Brief: Would you repeat the entries beneath, with nothing changed?

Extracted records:
┌────────

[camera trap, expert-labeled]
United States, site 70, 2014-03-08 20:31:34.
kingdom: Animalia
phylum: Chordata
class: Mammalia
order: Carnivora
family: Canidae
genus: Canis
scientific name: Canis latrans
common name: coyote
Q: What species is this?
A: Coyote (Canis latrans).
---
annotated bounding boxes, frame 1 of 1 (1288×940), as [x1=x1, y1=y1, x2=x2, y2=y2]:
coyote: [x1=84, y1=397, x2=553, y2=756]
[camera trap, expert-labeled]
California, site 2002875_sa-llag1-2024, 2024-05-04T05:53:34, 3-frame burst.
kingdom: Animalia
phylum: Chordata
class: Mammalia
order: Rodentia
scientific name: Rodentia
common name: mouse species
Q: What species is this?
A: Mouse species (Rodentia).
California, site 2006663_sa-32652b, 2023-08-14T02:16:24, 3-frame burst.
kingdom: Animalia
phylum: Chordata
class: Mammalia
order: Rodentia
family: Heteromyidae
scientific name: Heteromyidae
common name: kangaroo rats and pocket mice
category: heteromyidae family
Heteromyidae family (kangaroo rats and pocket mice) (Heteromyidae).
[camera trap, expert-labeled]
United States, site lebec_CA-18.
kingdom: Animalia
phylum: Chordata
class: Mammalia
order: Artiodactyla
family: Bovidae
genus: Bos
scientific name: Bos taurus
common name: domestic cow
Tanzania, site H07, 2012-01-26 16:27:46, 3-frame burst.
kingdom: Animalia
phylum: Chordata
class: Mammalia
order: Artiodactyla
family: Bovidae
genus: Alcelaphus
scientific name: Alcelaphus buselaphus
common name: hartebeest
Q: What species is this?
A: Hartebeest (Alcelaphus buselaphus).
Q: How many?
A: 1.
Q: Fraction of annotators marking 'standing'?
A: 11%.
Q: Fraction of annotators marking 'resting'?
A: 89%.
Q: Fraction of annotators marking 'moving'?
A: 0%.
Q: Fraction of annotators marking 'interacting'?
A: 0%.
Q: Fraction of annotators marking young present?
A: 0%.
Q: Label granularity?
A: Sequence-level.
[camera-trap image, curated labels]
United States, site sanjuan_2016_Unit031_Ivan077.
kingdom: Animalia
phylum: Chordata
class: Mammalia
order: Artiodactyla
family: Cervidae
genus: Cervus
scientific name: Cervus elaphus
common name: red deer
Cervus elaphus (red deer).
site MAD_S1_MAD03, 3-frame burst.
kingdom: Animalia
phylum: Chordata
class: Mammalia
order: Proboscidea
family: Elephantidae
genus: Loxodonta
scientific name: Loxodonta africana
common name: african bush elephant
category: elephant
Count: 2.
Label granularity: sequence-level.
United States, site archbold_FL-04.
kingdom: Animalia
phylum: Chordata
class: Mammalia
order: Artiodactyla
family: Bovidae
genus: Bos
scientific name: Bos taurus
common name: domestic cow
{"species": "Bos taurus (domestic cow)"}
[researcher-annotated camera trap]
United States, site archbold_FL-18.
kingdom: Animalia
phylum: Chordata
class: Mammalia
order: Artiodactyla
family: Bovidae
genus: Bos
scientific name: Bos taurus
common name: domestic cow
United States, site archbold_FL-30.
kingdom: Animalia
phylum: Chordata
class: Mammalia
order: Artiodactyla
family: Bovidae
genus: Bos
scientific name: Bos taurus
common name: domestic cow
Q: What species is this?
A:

└────────

Result below:
[camera trap, expert-labeled]
United States, site 70, 2014-03-08 20:31:34.
kingdom: Animalia
phylum: Chordata
class: Mammalia
order: Carnivora
family: Canidae
genus: Canis
scientific name: Canis latrans
common name: coyote
Q: What species is this?
A: Coyote (Canis latrans).
---
annotated bounding boxes, frame 1 of 1 (1288×940), as [x1=x1, y1=y1, x2=x2, y2=y2]:
coyote: [x1=84, y1=397, x2=553, y2=756]
[camera trap, expert-labeled]
California, site 2002875_sa-llag1-2024, 2024-05-04T05:53:34, 3-frame burst.
kingdom: Animalia
phylum: Chordata
class: Mammalia
order: Rodentia
scientific name: Rodentia
common name: mouse species
Q: What species is this?
A: Mouse species (Rodentia).
California, site 2006663_sa-32652b, 2023-08-14T02:16:24, 3-frame burst.
kingdom: Animalia
phylum: Chordata
class: Mammalia
order: Rodentia
family: Heteromyidae
scientific name: Heteromyidae
common name: kangaroo rats and pocket mice
category: heteromyidae family
Heteromyidae family (kangaroo rats and pocket mice) (Heteromyidae).
[camera trap, expert-labeled]
United States, site lebec_CA-18.
kingdom: Animalia
phylum: Chordata
class: Mammalia
order: Artiodactyla
family: Bovidae
genus: Bos
scientific name: Bos taurus
common name: domestic cow
Tanzania, site H07, 2012-01-26 16:27:46, 3-frame burst.
kingdom: Animalia
phylum: Chordata
class: Mammalia
order: Artiodactyla
family: Bovidae
genus: Alcelaphus
scientific name: Alcelaphus buselaphus
common name: hartebeest
Q: What species is this?
A: Hartebeest (Alcelaphus buselaphus).
Q: How many?
A: 1.
Q: Fraction of annotators marking 'standing'?
A: 11%.
Q: Fraction of annotators marking 'resting'?
A: 89%.
Q: Fraction of annotators marking 'moving'?
A: 0%.
Q: Fraction of annotators marking 'interacting'?
A: 0%.
Q: Fraction of annotators marking young present?
A: 0%.
Q: Label granularity?
A: Sequence-level.
[camera-trap image, curated labels]
United States, site sanjuan_2016_Unit031_Ivan077.
kingdom: Animalia
phylum: Chordata
class: Mammalia
order: Artiodactyla
family: Cervidae
genus: Cervus
scientific name: Cervus elaphus
common name: red deer
Cervus elaphus (red deer).
site MAD_S1_MAD03, 3-frame burst.
kingdom: Animalia
phylum: Chordata
class: Mammalia
order: Proboscidea
family: Elephantidae
genus: Loxodonta
scientific name: Loxodonta africana
common name: african bush elephant
category: elephant
Count: 2.
Label granularity: sequence-level.
United States, site archbold_FL-04.
kingdom: Animalia
phylum: Chordata
class: Mammalia
order: Artiodactyla
family: Bovidae
genus: Bos
scientific name: Bos taurus
common name: domestic cow
{"species": "Bos taurus (domestic cow)"}
[researcher-annotated camera trap]
United States, site archbold_FL-18.
kingdom: Animalia
phylum: Chordata
class: Mammalia
order: Artiodactyla
family: Bovidae
genus: Bos
scientific name: Bos taurus
common name: domestic cow
United States, site archbold_FL-30.
kingdom: Animalia
phylum: Chordata
class: Mammalia
order: Artiodactyla
family: Bovidae
genus: Bos
scientific name: Bos taurus
common name: domestic cow
Q: What species is this?
A:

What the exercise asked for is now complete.